Critique : Vincent Cocquebert, La Civilisation du cocon; Pour en finir avec la tentation du repli sur soi, Arkhê éditions, 2021

 La première chose qui m'a frappé quand j'ai commencé à feuilleter cet ouvrage, c'est le très grand nombre de notes : trois-cent-quarante-et-un pour être exact. Cela fait en moyenne deux et demi par page. En soi, cela ne me dérange absolument pas mais si on regarde le texte de près, on voit qu'il est rempli de chiffres, d'italiques, de guillemets, de citations courtes ou longues, et aussi de quelques encadrés. On tombe un peu dans le name-dropping et cela nuit à la fluidité de lecture. J'ai quand même pu tout lire très rapidement. Rapidement et plutôt facilement, enfin la plupart du temps. Car lorsque l'auteur cite des passages ou des propos plus philosophiques, ça devient malheureusement plus confus. Ce qu'il y a de pertinent dans ce travail de journaliste c'est d'esquisser un portrait très large de cette grande nébuleuse du repli sur soi. Vincent Cocquebert le fait de manière plus impressionniste que structurée : par petites touches il nous parle d'objets, de loisirs, de mouvances politiques ou encore de films qui marquent une époque plus qu'une génération. Cette danse avec les tendances a eu beau me donner un peu le tournis, elle n'est pas exhaustive pour autant. J'ai été un peu surpris que la mancave ne soit pas citée. Un peu déçu aussi de ne lire aucun mot sur les caissons d'isolation sensorielle. Il faut dire que les exemples sont innombrables, en cela on peut parler de fait psychosocial total. 

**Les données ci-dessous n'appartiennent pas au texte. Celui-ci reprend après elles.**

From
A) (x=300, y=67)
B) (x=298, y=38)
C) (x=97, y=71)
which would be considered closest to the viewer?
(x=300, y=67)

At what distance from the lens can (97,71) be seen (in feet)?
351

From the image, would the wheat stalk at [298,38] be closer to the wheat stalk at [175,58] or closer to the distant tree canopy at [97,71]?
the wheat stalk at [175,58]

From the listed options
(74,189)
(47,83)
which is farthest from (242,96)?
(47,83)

C'est le premier livre que je lis sur le sujet et moi qui aime aller du général au particulier, je dois dire que cette approche multidisciplinaire me convient tout à fait. Il y a tout de même un domaine qui est mis en avant : la politique, notamment ce que les américains appellent identity politics. Quand on est universaliste et qu'on prône l'ouverture à autrui, il faut bien sûr critiquer cette tendance au repli identitaire. J'ai juste été un peu surpris qu'il en soit autant question car pour moi le cocon est plus lié à l'intime qu'au militantisme. Mais après tout, les valeurs elles aussi peuvent être qualifiées de "refuge"... 

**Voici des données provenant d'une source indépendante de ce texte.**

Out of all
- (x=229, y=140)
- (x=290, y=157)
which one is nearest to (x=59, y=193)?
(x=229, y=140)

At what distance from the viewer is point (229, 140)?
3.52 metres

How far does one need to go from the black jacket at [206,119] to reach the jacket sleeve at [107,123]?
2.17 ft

Je m'attendais à ce que ce court essai traite surtout de fuite et finalement il parle beaucoup de lutte. Mais c'est vrai que tout est politique, même le repli sur soi. On peut peut-être essayer de dépasser ce dualisme comme ceci : on se bat pour ne plus avoir à se battre. Le combat est normal, vouloir qu'il cesse l'est tout autant. À condition de ne pas confondre paix civile, paix intérieure et paix de son intérieur.